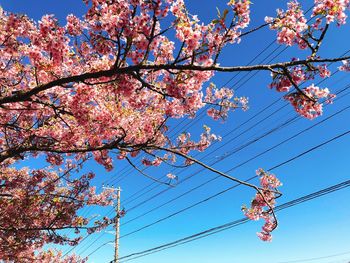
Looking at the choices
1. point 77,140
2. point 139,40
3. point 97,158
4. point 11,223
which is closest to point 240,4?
point 139,40

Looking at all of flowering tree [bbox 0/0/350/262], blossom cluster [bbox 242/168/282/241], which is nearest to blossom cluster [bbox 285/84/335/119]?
flowering tree [bbox 0/0/350/262]

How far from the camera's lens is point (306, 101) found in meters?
4.26

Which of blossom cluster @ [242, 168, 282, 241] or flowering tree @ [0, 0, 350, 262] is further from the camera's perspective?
blossom cluster @ [242, 168, 282, 241]

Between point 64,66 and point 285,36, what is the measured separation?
10.7 ft

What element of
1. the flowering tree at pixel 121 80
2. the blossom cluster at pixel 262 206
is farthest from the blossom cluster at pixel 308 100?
the blossom cluster at pixel 262 206

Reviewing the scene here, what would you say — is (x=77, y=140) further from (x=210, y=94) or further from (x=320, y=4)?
(x=320, y=4)

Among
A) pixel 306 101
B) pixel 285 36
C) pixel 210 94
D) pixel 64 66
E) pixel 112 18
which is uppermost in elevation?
pixel 210 94

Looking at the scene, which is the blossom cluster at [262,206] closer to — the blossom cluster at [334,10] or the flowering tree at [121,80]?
the flowering tree at [121,80]

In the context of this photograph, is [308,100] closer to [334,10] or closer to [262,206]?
[334,10]

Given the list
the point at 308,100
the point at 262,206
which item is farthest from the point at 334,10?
the point at 262,206

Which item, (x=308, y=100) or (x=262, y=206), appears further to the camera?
(x=262, y=206)

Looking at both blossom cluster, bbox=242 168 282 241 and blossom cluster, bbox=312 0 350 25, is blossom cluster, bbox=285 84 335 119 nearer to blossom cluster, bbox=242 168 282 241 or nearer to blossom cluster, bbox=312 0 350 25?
blossom cluster, bbox=312 0 350 25

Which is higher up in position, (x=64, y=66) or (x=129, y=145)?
(x=64, y=66)

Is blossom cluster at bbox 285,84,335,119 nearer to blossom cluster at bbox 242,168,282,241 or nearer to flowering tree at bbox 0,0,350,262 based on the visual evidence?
flowering tree at bbox 0,0,350,262
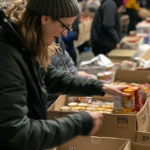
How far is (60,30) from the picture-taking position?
54.0 inches

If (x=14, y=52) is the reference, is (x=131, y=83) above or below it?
below

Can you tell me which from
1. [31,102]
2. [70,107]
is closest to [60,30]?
[31,102]

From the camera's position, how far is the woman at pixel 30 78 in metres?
1.13

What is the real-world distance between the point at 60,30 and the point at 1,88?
45 cm

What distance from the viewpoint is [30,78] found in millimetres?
1274

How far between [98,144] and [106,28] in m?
2.60

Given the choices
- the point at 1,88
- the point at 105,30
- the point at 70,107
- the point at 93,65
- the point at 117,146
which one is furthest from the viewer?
the point at 105,30

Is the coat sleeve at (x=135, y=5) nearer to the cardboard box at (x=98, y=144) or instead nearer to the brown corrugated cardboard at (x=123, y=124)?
the brown corrugated cardboard at (x=123, y=124)

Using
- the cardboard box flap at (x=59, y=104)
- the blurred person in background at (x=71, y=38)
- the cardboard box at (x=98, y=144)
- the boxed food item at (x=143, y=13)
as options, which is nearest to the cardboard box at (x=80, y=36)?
the boxed food item at (x=143, y=13)

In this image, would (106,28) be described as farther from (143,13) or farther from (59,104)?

+ + + +

Recast the records as a Markdown table with the columns Row and Line. Begin at the line that has "Given the list" and stop at the end of the records. Give one line per row, leave out blank lines, and omit the pictures.

| Row | Line |
|---|---|
| 1 | Given the list |
| 2 | the point at 308,100 |
| 3 | the point at 262,206 |
| 4 | which item is farthest from the point at 334,10? |
| 5 | the point at 262,206 |
| 6 | Which item, (x=308, y=100) or (x=262, y=206), appears further to the camera? |
| 7 | (x=262, y=206) |
| 8 | Looking at both blossom cluster, bbox=242 168 282 241 and blossom cluster, bbox=312 0 350 25, is blossom cluster, bbox=285 84 335 119 nearer to blossom cluster, bbox=242 168 282 241 or nearer to blossom cluster, bbox=312 0 350 25? |
| 9 | blossom cluster, bbox=312 0 350 25 |
| 10 | Which is higher up in position, (x=64, y=66) or (x=129, y=145)? |
| 11 | (x=64, y=66) |
| 12 | Is blossom cluster at bbox 285,84,335,119 nearer to blossom cluster at bbox 242,168,282,241 or nearer to flowering tree at bbox 0,0,350,262 based on the visual evidence? |
| 13 | flowering tree at bbox 0,0,350,262 |
| 14 | How far is (60,30) from the picture-taking position? |
| 15 | 54.0 inches |
| 16 | If (x=14, y=52) is the reference, is (x=131, y=83) above or below it? |
| 17 | below |
| 18 | Can you tell me which from |
| 19 | 1. [31,102] |
| 20 | 2. [70,107] |
| 21 | is closest to [60,30]? |
| 22 | [31,102] |
| 23 | From the camera's position, how far is the woman at pixel 30 78 in metres? |
| 24 | 1.13 |
| 25 | What is the real-world distance between the point at 60,30 and the point at 1,88? |
| 26 | 45 cm |
| 27 | What distance from the viewpoint is [30,78] found in millimetres? |
| 28 | 1274 |
| 29 | How far between [98,144] and [106,28] in m? |
| 30 | 2.60 |
| 31 | Given the choices |
| 32 | - the point at 1,88 |
| 33 | - the point at 105,30 |
| 34 | - the point at 70,107 |
| 35 | - the point at 93,65 |
| 36 | - the point at 117,146 |
| 37 | which one is furthest from the viewer? |
| 38 | the point at 105,30 |
| 39 | Is the coat sleeve at (x=135, y=5) nearer to the cardboard box at (x=98, y=144) or instead nearer to the brown corrugated cardboard at (x=123, y=124)? |
| 40 | the brown corrugated cardboard at (x=123, y=124) |
| 41 | Using |
| 42 | - the cardboard box flap at (x=59, y=104) |
| 43 | - the blurred person in background at (x=71, y=38) |
| 44 | - the cardboard box at (x=98, y=144) |
| 45 | - the boxed food item at (x=143, y=13) |
| 46 | as options, which is nearest to the cardboard box at (x=80, y=36)? |
| 47 | the boxed food item at (x=143, y=13) |
| 48 | In this image, would (106,28) be described as farther from (143,13) or farther from (59,104)? |